Yep. See, we tried already. We nagged and hounded and wheedled and cajoled. We’re plumb wore out. Jonathon’s even used himself as an example, citing the holes he discovered in his learning once he got to college, all from skipping homework. We haven’t a nag left in us. Zac is good at dodging direct questions and skipping out the door whenever he senses a whiff of accountability headed his direction.
He chuckled a little bit. “Okay”, he replied.
“We could take away a dollar of your allowance every time you don’t do your homework. How would that be?” I asked rhetorically.
“Or…we could take away an hour of computer time. How bout that?”
He didn’t like that solution, either.
“Well, why don’t you come up with some ideas then? What would motivate you to get the work done?” We discussed a few other logistics about tonight and then signed off.
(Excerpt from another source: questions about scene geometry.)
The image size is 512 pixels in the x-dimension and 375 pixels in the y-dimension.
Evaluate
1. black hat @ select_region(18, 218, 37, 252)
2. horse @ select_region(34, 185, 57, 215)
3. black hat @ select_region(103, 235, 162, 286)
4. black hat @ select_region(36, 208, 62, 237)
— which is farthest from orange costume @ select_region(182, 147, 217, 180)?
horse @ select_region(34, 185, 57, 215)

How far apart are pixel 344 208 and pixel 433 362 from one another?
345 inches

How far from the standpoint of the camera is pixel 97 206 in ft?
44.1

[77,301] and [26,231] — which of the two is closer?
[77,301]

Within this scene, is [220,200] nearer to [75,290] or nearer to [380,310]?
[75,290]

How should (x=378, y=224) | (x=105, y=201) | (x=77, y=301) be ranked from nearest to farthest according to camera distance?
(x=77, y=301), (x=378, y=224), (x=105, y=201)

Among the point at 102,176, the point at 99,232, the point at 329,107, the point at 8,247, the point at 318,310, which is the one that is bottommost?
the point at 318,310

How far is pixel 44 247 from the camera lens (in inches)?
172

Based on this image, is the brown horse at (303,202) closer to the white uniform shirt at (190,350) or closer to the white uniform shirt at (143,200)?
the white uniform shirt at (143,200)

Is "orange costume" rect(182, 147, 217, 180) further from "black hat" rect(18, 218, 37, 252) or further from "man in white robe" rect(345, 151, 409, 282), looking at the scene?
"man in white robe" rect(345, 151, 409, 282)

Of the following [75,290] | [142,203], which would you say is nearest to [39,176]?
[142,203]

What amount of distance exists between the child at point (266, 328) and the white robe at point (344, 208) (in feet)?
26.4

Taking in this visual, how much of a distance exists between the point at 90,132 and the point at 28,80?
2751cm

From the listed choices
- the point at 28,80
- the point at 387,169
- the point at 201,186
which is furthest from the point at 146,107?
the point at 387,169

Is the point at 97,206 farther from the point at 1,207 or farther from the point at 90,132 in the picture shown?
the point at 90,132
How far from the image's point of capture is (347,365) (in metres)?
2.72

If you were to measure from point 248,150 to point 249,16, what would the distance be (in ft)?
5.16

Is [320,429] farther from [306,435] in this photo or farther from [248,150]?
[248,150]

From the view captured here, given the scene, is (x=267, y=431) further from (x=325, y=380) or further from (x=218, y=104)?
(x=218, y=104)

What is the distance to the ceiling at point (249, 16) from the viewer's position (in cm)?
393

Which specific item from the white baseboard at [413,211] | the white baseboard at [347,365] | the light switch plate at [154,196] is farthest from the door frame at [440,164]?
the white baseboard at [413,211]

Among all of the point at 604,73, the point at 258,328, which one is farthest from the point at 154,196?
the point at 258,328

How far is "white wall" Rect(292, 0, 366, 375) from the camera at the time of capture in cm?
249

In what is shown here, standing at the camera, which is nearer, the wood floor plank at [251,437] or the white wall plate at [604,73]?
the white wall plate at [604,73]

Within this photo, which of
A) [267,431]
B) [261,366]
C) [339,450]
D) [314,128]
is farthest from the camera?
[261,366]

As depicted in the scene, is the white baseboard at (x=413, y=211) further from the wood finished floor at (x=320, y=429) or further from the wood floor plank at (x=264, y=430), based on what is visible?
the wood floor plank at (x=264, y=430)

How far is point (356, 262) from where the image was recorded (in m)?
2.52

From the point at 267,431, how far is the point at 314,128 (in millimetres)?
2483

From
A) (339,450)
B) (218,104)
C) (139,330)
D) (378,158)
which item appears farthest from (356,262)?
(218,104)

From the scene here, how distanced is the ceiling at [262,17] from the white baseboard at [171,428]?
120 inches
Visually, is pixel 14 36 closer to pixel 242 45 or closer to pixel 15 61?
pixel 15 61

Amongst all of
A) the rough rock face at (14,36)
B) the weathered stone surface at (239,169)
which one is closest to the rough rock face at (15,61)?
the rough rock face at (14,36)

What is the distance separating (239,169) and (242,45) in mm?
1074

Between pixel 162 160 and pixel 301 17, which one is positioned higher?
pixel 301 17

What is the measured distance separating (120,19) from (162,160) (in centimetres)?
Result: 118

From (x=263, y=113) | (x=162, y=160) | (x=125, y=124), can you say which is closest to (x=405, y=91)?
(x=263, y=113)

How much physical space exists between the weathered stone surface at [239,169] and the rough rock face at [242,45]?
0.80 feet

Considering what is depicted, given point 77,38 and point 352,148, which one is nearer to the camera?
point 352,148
I started to think of the things I don’t like to do. But as an adult, of a responsible frame of mind, I do them. You pay your bills, you buy groceries and fill your gas tank before it runs out. You bathe (hopefully). Regularly. You go to the doctor and dentist. You stomach the things that don’t appeal to you because you know they work together to make your life, and others’ lives, work. You realize you’re the one who needs to do the legwork to take care of yourself. Your parents are not on the job anymore. And really, would you want them to? I can’t imagine my 73-year-old mother washing my hair. Creepy! “Now Susan, you need to lean back a little more..” But you don’t wake up one day as an adult, fully formed. You grow into it, bit by bit. You pick up care of yourself a step at a time.
I had to laugh. The best way to get Zac onboard is to make him part of the process. He’s always coming up with ways to make his life better. May this become one of them.